We elected to run the program on a pass-through basis as opposed to having someone else fully manage it. We do it that way so members can manage their credit cards just as they do any other credit union account with access in online banking, mobile banking, etc. This benefits the credit union on the expense side, plus we’ve combined both credit and debit to achieve economies of scale.
What have the results been since the re-launch?
RG: We built up $1 million in the portfolio in the past year-and-a-half to two years, so I think we’ve done pretty well. It was $4 million when we sold it and had been at that point for years — it wasn’t that it wasn’t profitable, but it was something we couldn’t grow in the old structure.
LR: As of January 20, 2014, we were at $16.6 million in outstanding balances and have 8,800 cards. We offer balance transfer promotions and perform credit reviews with members to see how much money they can save by switching to a Financial Partners card. The hardest thing is getting people to bring in what they are paying on their credit cards versus what they think they are paying. There is often a big discrepancy between perceived value and actual value from other card providers.
Were there any challenges or surprises you found when re-launching? Any advice you'd give other credit unions considering a re-launch?

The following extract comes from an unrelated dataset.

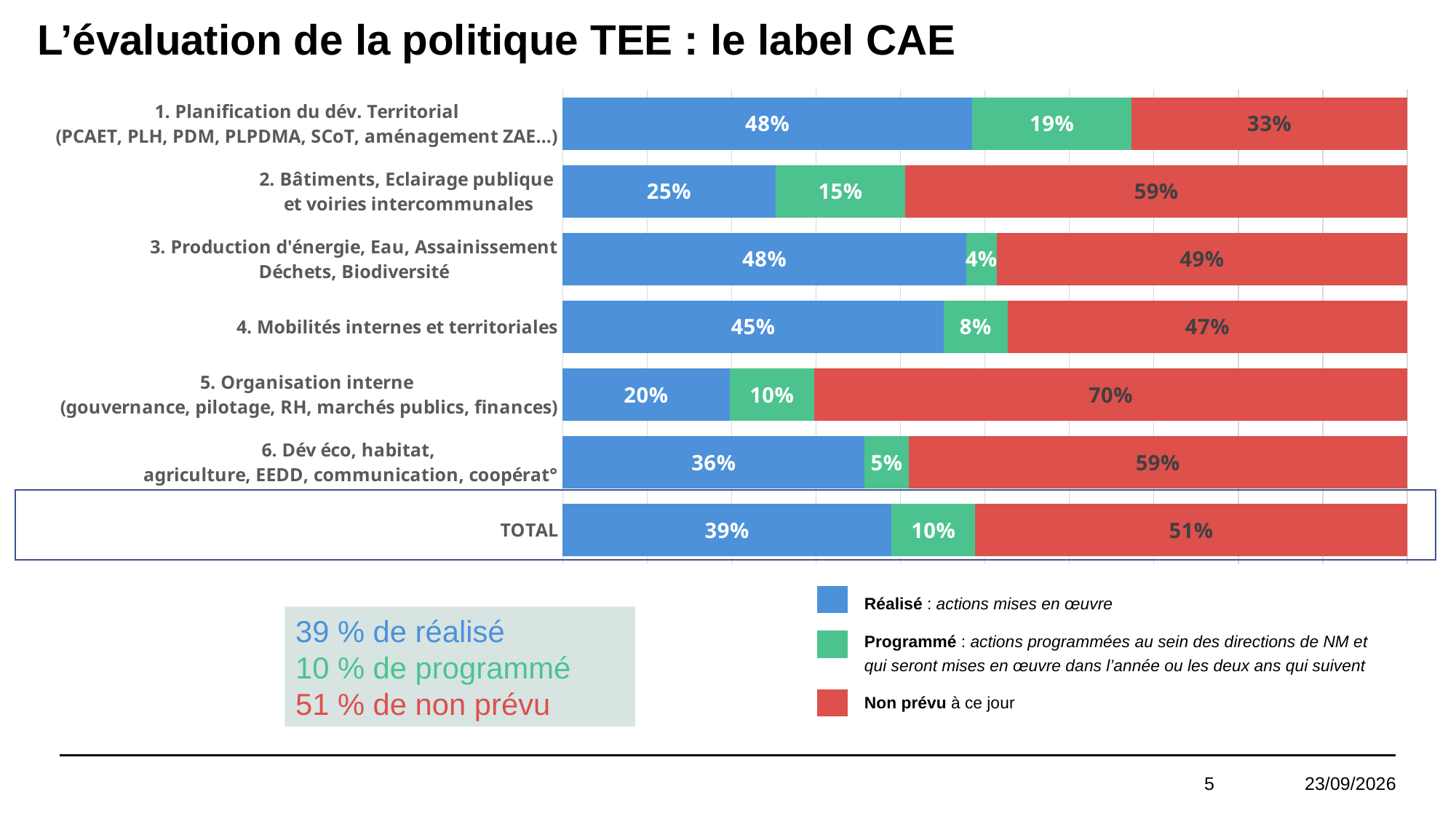
How many series does the legend list? 3 How many bars (categories) are shown in the chart, including TOTAL? 7 What is the Programmé value for "1. Planification du dév. Territorial"? 19% What is the Réalisé value for the TOTAL bar? 39% Which category has the highest Non prévu value? 5. Organisation interne Which category has the lowest Réalisé value? 5. Organisation interne What is the Non prévu value for "5. Organisation interne"? 70% What is the difference between the Non prévu and Réalisé values for "2. Bâtiments, Eclairage publique et voiries intercommunales"? 34 percentage points What kind of chart is shown on the slide? Stacked bar chart What is the Réalisé value for "4. Mobilités internes et territoriales"? 45% Which has the larger Réalisé value: "6. Dév éco, habitat" or "2. Bâtiments, Eclairage publique"? 6. Dév éco, habitat Which category has the highest Programmé value? 1. Planification du dév. Territorial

RG: When we decided to start it again, we knew enough to not make the same mistakes. The re-launch was under our terms and we were able to create a much better program. The advice I would give other credit unions considering a re-launch is: I would absolutely do it.
I’m an old-fashioned credit union person, and I believe our business is to offer competitive and useful deposit programs and to make loans. That is our mission and credit cards are a key lending product.
LR: The best advice I can give is to be clear about what you want your value proposition to be so you develop the right product line for your members. In order to be successful in this competitive and highly regulated market, you need to keep your cost structure as low as possible. Combining your credit and debit cards is one way to negotiate a lower price. I also recommend keeping your contracts short — three to five years — so you can re-negotiate as things change. You can also take advantage of new tools and extras your processor may have available when you renegotiate.
Lastly, evaluate collection strategies. Because credit card balances are typically lower, they might not get the same level of attention as other types of loans or might require a different type of collections strategy. For example, we’ve implemented e-alerts to remind members when their credit card payment is due to help those who simply forget to make their payment. We also try to set up as many accounts on automatic payment as possible. Looking for alternative ways to collect or prevent credit card delinquency can make a big difference in your program.
Credit unions as an industry need to have a competency in the credit card area. Generally, credit unions are good at the loan part of the card but might not fully embrace the other facets of cards: fraud strategies, spend and usage analytics, acceptance rates, etc. The credit card is extremely important from a relationship aspect and is a natural cross-sell for nearly all of a credit union’s other products.